▸ **What to work on**: Reproduce the entries with every "foliage" swapped for "vegetation", changing nothing else.

▸ **Materials provided**:

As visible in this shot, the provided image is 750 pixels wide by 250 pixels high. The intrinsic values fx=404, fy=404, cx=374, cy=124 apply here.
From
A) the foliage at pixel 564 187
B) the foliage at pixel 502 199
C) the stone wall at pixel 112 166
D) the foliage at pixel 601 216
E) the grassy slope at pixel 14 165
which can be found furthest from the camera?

▸ **Exercise output**:
As visible in this shot, the provided image is 750 pixels wide by 250 pixels high. The intrinsic values fx=404, fy=404, cx=374, cy=124 apply here.
From
A) the vegetation at pixel 564 187
B) the vegetation at pixel 502 199
C) the stone wall at pixel 112 166
D) the vegetation at pixel 601 216
E) the grassy slope at pixel 14 165
which can be found furthest from the camera?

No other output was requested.